Generates data from the generative model implied by each Stan model family. Useful for testing parameter recovery and model validation.

Usage

sim_var(
  N,
  T_obs,
  p,
  K = 1L,
  family = c("bernoulli", "ordinal", "gaussian"),
  alpha = NULL,
  gamma = NULL,
  Phi = NULL,
  sigma = NULL,
  kappa = NULL,
  q = 0L,
  x_gen = NULL,
  sd_alpha = 0.5,
  sd_phi = 0.2,
  sd_gamma = NULL,
  re_temporal = FALSE,
  C = 5L,
  burnin = 500L,
  seed = NULL
)

Arguments

N

Integer.

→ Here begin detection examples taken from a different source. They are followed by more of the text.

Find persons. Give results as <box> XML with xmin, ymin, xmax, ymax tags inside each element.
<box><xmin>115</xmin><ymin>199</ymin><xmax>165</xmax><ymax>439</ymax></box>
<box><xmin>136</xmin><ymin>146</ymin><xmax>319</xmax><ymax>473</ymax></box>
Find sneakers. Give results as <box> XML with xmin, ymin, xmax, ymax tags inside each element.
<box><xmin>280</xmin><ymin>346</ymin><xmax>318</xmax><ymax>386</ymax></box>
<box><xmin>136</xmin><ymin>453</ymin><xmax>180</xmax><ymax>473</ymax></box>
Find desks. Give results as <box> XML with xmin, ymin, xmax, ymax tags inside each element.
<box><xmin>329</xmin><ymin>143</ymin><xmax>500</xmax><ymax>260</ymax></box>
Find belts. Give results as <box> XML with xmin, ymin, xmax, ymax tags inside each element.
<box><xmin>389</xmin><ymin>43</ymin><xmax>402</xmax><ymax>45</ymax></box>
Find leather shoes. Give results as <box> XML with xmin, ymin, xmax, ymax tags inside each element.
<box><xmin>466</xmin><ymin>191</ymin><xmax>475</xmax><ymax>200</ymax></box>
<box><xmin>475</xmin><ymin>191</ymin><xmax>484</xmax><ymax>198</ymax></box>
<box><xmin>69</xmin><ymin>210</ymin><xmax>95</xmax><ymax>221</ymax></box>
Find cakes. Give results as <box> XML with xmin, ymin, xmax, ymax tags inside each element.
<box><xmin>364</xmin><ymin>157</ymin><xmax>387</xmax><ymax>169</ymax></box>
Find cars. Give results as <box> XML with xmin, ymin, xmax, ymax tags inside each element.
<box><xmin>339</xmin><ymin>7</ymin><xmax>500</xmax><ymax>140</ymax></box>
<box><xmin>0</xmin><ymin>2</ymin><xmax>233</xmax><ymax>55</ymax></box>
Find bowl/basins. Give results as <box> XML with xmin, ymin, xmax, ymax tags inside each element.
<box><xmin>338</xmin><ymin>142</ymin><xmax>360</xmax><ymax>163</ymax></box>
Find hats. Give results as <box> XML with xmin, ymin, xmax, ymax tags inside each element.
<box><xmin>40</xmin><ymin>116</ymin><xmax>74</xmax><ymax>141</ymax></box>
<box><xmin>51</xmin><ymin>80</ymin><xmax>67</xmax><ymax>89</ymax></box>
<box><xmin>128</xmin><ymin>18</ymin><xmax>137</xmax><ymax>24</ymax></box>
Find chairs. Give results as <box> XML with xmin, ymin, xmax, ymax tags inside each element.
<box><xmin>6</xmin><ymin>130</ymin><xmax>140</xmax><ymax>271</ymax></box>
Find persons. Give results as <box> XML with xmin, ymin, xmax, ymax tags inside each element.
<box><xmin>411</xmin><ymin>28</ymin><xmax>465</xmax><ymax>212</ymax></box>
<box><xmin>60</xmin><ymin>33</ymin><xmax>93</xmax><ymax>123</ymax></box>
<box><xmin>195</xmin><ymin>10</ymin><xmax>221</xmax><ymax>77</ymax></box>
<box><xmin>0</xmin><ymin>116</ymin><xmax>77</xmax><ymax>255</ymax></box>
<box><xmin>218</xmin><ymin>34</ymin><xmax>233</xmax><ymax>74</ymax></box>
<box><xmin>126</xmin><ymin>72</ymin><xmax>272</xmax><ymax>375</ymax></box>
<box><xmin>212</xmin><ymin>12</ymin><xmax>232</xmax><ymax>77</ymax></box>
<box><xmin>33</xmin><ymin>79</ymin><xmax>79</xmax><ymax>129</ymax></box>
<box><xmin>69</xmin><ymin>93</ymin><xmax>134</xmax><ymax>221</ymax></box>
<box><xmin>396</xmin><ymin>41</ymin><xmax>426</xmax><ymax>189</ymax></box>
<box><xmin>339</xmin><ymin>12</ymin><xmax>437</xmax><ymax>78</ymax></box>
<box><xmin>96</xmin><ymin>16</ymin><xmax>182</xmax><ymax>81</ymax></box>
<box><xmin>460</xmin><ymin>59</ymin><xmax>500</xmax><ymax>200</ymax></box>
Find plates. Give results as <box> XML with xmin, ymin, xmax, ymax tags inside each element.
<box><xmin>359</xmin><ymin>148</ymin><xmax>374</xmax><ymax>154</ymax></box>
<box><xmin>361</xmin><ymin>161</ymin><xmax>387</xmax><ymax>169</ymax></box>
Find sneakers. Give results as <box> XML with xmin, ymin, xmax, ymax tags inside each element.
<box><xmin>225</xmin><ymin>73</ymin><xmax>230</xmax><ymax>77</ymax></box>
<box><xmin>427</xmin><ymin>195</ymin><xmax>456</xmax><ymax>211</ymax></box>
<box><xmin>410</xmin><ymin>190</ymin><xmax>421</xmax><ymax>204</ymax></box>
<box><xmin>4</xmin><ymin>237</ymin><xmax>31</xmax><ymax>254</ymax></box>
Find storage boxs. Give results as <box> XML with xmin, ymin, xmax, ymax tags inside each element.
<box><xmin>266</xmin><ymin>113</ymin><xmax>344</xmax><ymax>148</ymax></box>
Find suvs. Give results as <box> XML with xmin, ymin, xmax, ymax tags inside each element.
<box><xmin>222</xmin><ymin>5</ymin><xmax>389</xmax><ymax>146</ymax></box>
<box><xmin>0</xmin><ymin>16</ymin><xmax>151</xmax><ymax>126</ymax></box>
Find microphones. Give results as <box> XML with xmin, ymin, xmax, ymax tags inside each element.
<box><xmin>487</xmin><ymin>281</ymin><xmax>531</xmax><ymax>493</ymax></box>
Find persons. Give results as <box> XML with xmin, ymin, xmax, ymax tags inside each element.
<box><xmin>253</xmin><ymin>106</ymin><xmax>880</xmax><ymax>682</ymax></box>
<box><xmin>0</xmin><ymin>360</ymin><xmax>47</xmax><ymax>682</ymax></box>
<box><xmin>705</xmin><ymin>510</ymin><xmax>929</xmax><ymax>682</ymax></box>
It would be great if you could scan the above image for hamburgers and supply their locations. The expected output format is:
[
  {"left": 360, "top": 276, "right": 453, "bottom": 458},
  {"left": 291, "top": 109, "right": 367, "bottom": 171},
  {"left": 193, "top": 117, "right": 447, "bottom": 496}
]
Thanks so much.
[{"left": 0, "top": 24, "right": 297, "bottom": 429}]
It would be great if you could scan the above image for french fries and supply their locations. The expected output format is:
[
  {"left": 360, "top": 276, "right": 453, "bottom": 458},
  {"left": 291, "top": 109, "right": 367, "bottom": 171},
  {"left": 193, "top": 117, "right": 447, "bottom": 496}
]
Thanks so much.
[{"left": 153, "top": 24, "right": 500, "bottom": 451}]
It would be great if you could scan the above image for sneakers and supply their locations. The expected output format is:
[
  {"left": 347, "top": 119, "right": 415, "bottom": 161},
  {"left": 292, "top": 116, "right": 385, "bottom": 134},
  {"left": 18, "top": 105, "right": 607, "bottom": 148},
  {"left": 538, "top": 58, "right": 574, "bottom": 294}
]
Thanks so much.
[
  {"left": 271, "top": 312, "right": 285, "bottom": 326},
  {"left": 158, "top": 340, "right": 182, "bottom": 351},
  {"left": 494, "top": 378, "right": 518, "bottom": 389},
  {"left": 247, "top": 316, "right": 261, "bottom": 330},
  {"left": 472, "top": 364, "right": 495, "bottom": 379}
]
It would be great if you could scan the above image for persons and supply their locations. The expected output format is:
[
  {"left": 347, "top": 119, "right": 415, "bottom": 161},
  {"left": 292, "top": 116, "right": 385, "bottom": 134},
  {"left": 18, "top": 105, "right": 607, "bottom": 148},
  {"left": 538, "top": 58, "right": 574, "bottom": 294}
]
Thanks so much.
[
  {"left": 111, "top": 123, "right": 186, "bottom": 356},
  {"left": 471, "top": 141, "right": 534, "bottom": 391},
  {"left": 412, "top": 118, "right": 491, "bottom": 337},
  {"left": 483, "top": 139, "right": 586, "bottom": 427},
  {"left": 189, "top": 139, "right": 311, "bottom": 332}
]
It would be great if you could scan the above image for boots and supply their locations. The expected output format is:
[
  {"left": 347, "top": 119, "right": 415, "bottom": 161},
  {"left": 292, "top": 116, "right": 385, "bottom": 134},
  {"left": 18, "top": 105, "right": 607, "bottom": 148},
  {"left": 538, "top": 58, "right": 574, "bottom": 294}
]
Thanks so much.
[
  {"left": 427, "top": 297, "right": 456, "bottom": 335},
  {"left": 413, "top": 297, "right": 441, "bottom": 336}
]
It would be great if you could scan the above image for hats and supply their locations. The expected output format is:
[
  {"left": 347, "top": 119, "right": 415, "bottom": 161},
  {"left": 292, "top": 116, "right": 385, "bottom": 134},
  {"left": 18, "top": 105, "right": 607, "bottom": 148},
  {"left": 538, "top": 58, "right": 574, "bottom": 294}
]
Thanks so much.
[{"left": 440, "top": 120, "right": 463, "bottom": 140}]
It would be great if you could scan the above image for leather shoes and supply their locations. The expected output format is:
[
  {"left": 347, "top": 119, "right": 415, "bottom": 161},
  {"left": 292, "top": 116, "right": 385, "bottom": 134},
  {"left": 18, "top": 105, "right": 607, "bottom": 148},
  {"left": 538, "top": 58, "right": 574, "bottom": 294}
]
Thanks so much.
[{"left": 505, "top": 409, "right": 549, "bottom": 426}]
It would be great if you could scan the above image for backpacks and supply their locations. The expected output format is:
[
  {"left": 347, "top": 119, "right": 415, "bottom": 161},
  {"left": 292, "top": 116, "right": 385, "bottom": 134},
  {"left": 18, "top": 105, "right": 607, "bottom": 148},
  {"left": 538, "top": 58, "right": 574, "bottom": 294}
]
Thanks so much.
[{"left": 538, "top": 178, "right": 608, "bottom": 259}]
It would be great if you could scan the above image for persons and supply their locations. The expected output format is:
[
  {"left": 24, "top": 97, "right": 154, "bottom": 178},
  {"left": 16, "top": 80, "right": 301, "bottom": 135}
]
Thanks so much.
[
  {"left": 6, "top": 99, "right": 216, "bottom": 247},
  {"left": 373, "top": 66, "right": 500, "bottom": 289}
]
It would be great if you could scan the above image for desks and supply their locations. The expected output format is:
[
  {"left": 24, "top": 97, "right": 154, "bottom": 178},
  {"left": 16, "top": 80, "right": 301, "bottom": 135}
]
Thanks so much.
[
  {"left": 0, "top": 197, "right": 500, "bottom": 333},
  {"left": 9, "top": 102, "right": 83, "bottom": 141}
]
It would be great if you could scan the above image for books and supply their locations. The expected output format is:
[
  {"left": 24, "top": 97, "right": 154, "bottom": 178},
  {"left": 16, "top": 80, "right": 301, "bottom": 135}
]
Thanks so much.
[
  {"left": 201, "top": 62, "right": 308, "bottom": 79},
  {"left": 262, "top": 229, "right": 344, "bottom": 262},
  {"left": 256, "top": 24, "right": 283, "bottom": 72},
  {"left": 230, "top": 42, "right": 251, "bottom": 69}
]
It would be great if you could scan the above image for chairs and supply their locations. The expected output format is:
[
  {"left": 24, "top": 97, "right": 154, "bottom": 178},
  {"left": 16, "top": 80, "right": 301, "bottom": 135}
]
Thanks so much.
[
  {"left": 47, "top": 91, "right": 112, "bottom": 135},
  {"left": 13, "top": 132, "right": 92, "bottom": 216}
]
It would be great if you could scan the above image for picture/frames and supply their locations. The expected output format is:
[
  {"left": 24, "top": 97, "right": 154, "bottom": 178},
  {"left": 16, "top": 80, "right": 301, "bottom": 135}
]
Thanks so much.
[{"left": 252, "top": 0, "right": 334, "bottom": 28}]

Number of subjects (groups).

T_obs

Integer. Number of time points per subject.

p

Integer. Number of outcome nodes.

K

Integer. AR order (default 1).

family

Character. One of "bernoulli", "ordinal", "gaussian".

alpha

Numeric vector of length p. Population intercepts (on logit scale for bernoulli, identity for gaussian). For ordinal, this is absorbed into kappa and should be left NULL. Generated if NULL.

gamma

Matrix q x p. Population covariate effects. Generated if NULL and q > 0.

Phi

Matrix (p*K) x p. Population lag coefficients. Generated if NULL.

sigma

Numeric vector of length p. Residual SD per node (gaussian only). Generated if NULL.

kappa

List of p ordered vectors, each of length C-1. Cutpoints per node (ordinal only). Generated if NULL.

q

Integer. Number of covariates (default 0).

x_gen

Function f(N, T_obs) returning an N x T_obs x q array of covariates. If NULL, default generation is used.

sd_alpha

Numeric. SD of random intercepts (scalar or p-vector). Default 0.5. Set to 0 to simulate a fixed-effects-only model with no between-person variation in intercepts.

sd_phi

Numeric. SD of random lag coefficients (scalar or matrix). Default 0.2.

sd_gamma

Numeric or NULL. SD of random covariate slopes. NULL means no random slopes on covariates.

re_temporal

Logical. Include random slopes on lag predictors? Default FALSE.

C

Integer. Number of ordinal categories (ordinal only, default 5).

burnin

Integer. Number of time points to discard as warmup before recording data (default 500). The VAR process is simulated for burnin + T_obs time points per subject, and the first burnin are discarded. This allows the process to reach its stationary distribution before data collection begins.

seed

Integer or NULL. RNG seed.

Value

A list with two components:

data

A long-format data frame with columns id, t, y_1, ..., y_p, and optionally x_1, ..., x_q.

truth

A list of true generating parameters.

Details

To simulate a VAR without any random effects (i.e. all subjects share identical parameters), set sd_alpha = 0, re_temporal = FALSE (the default), and sd_gamma = NULL (the default).